3つの道具を準備したら、いよいよ「デキる会議」をはじめていきます。上記の5つのステップの1つ1つの手順を説明していきます。
【1】リストアップする
・ポストイットとサインペンを参加者全員に配布する
・会議の内容・質問に合わせた情報(私見・アイデア・気づきなど)をリストアップする
・このとき1枚のポストイットに書く情報は1つだけとする
・制限時間を決め、タイマーで測る
・3つの視点(お客様視点・業務プロセス・社員視点)から時間いっぱい考え、最低3枚以上はリストアップする
※ポストイットに書き出しをするときは、上部3/4に情報を書く。下部の1/4は空けておく。
【2】見える化する
・【1】でリストアップした情報をホワイトボードへ羅列する
・並べられたポストイットを制限時間を決め、発表する
【3】仲間集めをする
・【2】が終了したら、同様の似た者同士の情報のポストイットを重ねる
※ 下部1/4のスペースを使って、ポストイット同士を繋げる
【4】タイトルをつける
・和談しやすいように重ねたポストイットにタイトルをつける
【5】和談をする
・全員一致の意見になるまで話し合いをする。
※ 和談とは、参加者全員が互いに協力して、情報を共有し気づきを足しあい、新たな発見や成長を促す話し合いのこと。
この「デキる会議」の手法を使うことで、驚くほど短時間で大量の情報を収集・集約することができます。
会社の雰囲気や会議に参加しているメンバーなどにもよりますが、基本的には小さな会社では積極的に自分の意見を言わない、発表しにくい傾向があります。
ところが上記のようにポストイットを使って、私見を書いてもらうことで多くの意見が集まります。全員で同じ時間を使ってリストアップすることで、他の人の意見に同調することができないように制限がかかっていることも、私見が素直に書くことができる理由でもあります。
さらにこの和談の手法を使うことで、上下関係から生じる社歴が長いまたは影響力の強い少数派の影響力や同調圧力、新人やおとなしい社員に多くある手抜きやぶら下がりがなくなります。
またこの「デキる会議」を実践している会社からは、
「今までの会議とは次元が違うほど、大量の情報を短時間で決定できるようになった」
という感想が多く報告されています。
実際にやってみるとわかるのですが、これまでの会議の2/3、すごい会社では1/2程度の時間で会議が終了するようになります。
従来までの会議では考えたことが発表される時にわかるので、発表する順番によって内容が変わることがよくあります。

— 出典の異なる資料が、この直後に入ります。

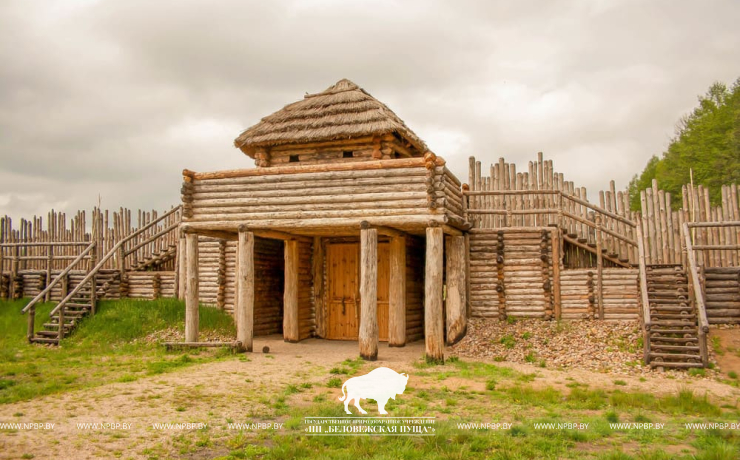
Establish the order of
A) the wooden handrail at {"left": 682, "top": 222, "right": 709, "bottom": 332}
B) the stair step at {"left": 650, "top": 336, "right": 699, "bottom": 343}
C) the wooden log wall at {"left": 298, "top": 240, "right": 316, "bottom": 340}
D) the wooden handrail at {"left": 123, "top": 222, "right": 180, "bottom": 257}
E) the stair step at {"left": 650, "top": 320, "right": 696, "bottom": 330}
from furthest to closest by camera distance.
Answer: the wooden handrail at {"left": 123, "top": 222, "right": 180, "bottom": 257} < the wooden log wall at {"left": 298, "top": 240, "right": 316, "bottom": 340} < the stair step at {"left": 650, "top": 320, "right": 696, "bottom": 330} < the stair step at {"left": 650, "top": 336, "right": 699, "bottom": 343} < the wooden handrail at {"left": 682, "top": 222, "right": 709, "bottom": 332}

「○○さんと同じように…」といったぶさらがりが生じるのもこの現象のひとつです。
さらに、発表された意見が見える化されていないことから、どのようにまとまるかは司会進行の腕にかかっているため、小さな会社では司会を社長がやってしまっていることも多く見受けられます。
これに比べて「デキる会議」ではポストイットを使うことで、考えることと書くことが同時に行われるため、意識が低い社員のぶらさがりが生じることもなく、自分の意見を明確にさせる(ポジションを取る)練習にもなります。
さらに、ポストイットに書かれた情報を見える化しながら進めていくことで、まとめやすいことも「デキる会議」が生産性を高めている理由としてあげられます。
事前に会議資料などがある場合は、会議資料を説明する時間を無くすことです。この会議資料を用意した人が説明に使う時間は、会議の時間の中で最も生産性が低い時間です。
参加者が配られた資料に黙って目を通せば、数分で読み終えることができます。ですから会議の中で「今から3分間資料に目を通してください」と伝えることだけでも、会議の生産性は高まります。